| Вопросы |
1: Перечислите виды произведений Чехова, названные в первом предложении фрагмента о Лейкине и Чехове.
2: Напишите продолжение фрагмента о Лейкине и Чехове после его последнего предложения.

| Фрагмент текста |
============================================================
Многоопытный литератор, Лейкин неизменно ошибался в своих оценках, когда ему приходилось читать не сценки, не юморески, а серьезную прозу Чехова. «Степь», например, не смог дочитать до конца: «Повесить мало тех людей, которые советовали Вам писать длинные вещи. Впрочем, страниц двадцать пять до конца я еще не дочитал. Мое мнение такое: в мелких вещах, где Вы являетесь юмористом, Вы больший мастер».
Так без всякого страха и сомнений и написано: «страниц двадцать пять до конца (то есть больше четверти текста!) я еще не дочитал…»
============================================================
| Исходные данные |
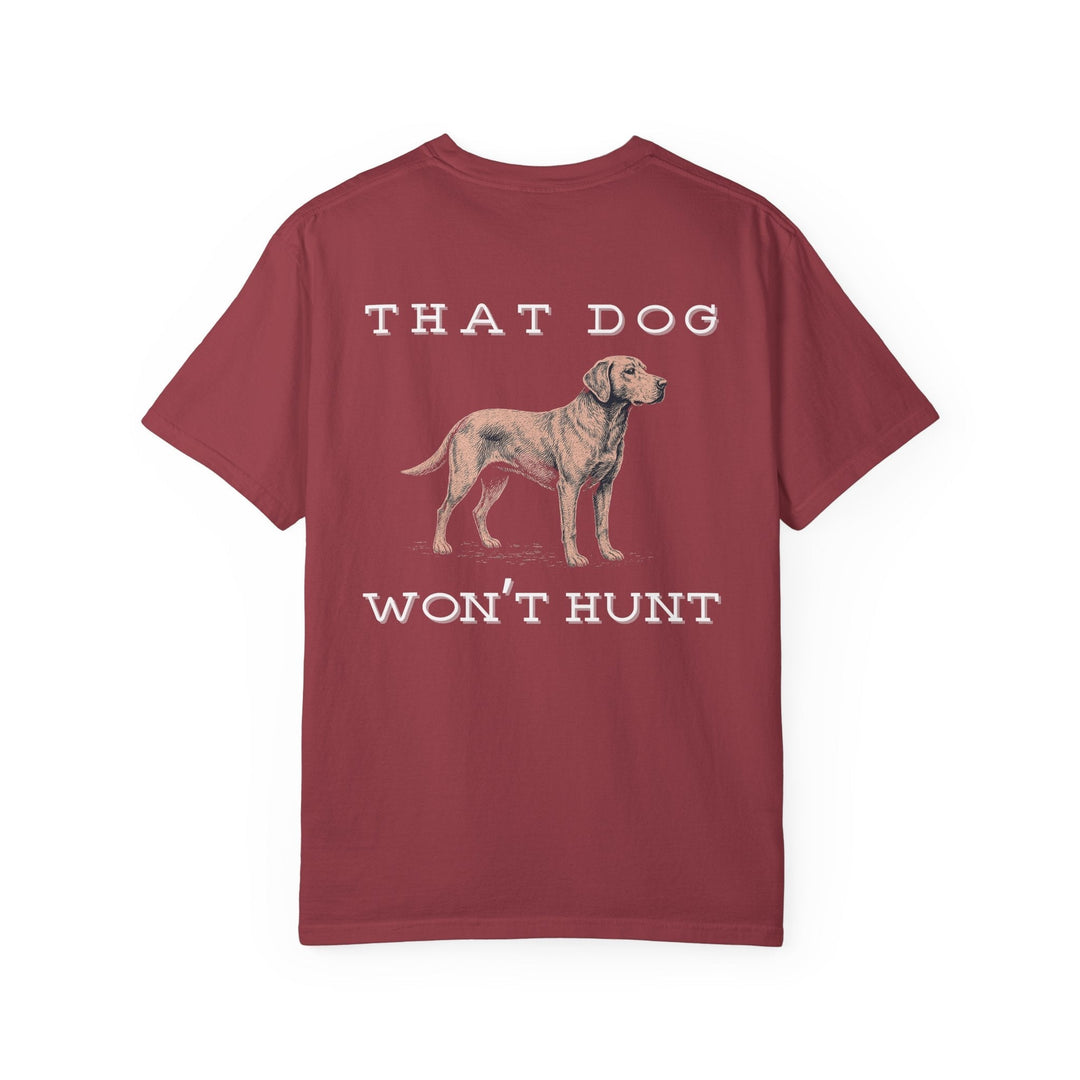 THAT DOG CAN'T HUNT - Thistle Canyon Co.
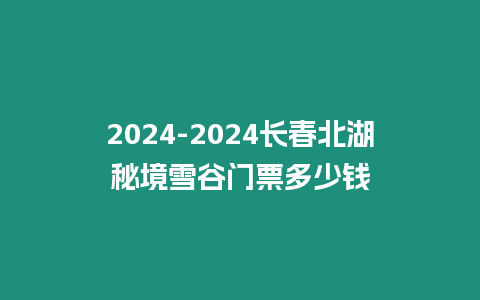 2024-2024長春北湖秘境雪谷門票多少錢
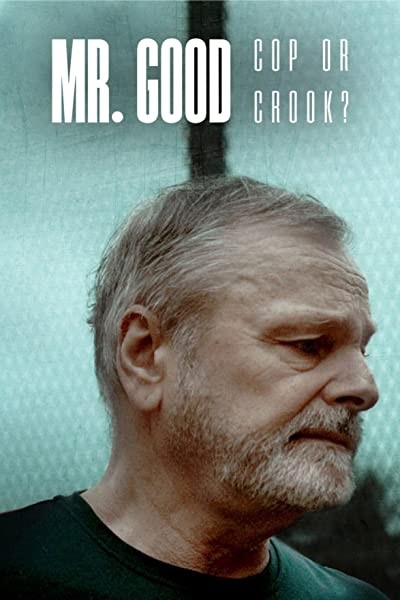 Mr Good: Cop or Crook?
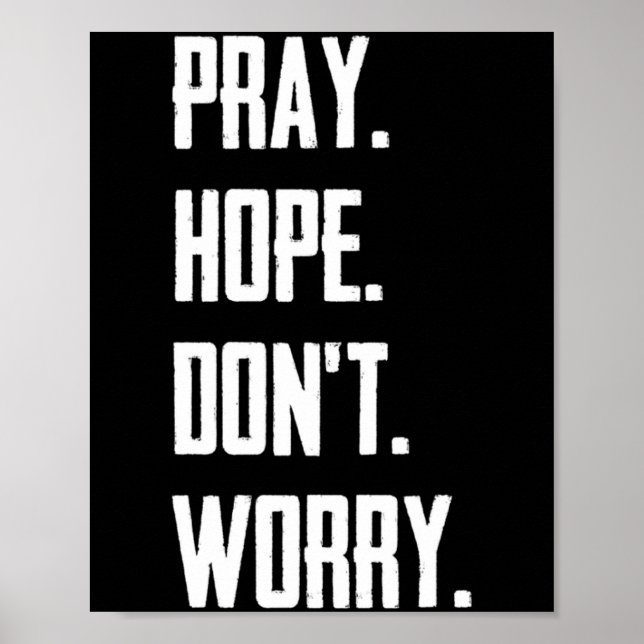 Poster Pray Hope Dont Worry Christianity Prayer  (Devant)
============================================================
| Ответы |
1: Сценки, юморески, серьезная проза.

2:
Собственно, рассказы такого сравнительно большого объема, как «Унтер Пришибеев», Лейкину были не столь уж и нужны: «ведь одними рассказами нельзя наполнить номер». Журнал испытывал постоянную нужду в «мелочишках»; нужны были смешные подписи к рисункам, анекдоты в 10–15 строк, темы для карикатур и т. д. О них Лейкин в 1884–1886 годах напоминал Чехову чуть ли не в каждом письме, но как раз эта работа, не требовавшая, казалось бы, особого труда, была для Чехова непосильна и неприятна. «Вы сами знаете, что легче найти 10 тем для рассказов, чем одну порядочную подпись, — писал он Лейкину 4 ноября 1884 года. — И неужели Вы думаете, что я не прислал бы их Вам, если бы они у меня были? Точно я их продаю в другой журнал!.. Сделал даже по Москве клич, что плачу по полтиннику за каждую сносную тему».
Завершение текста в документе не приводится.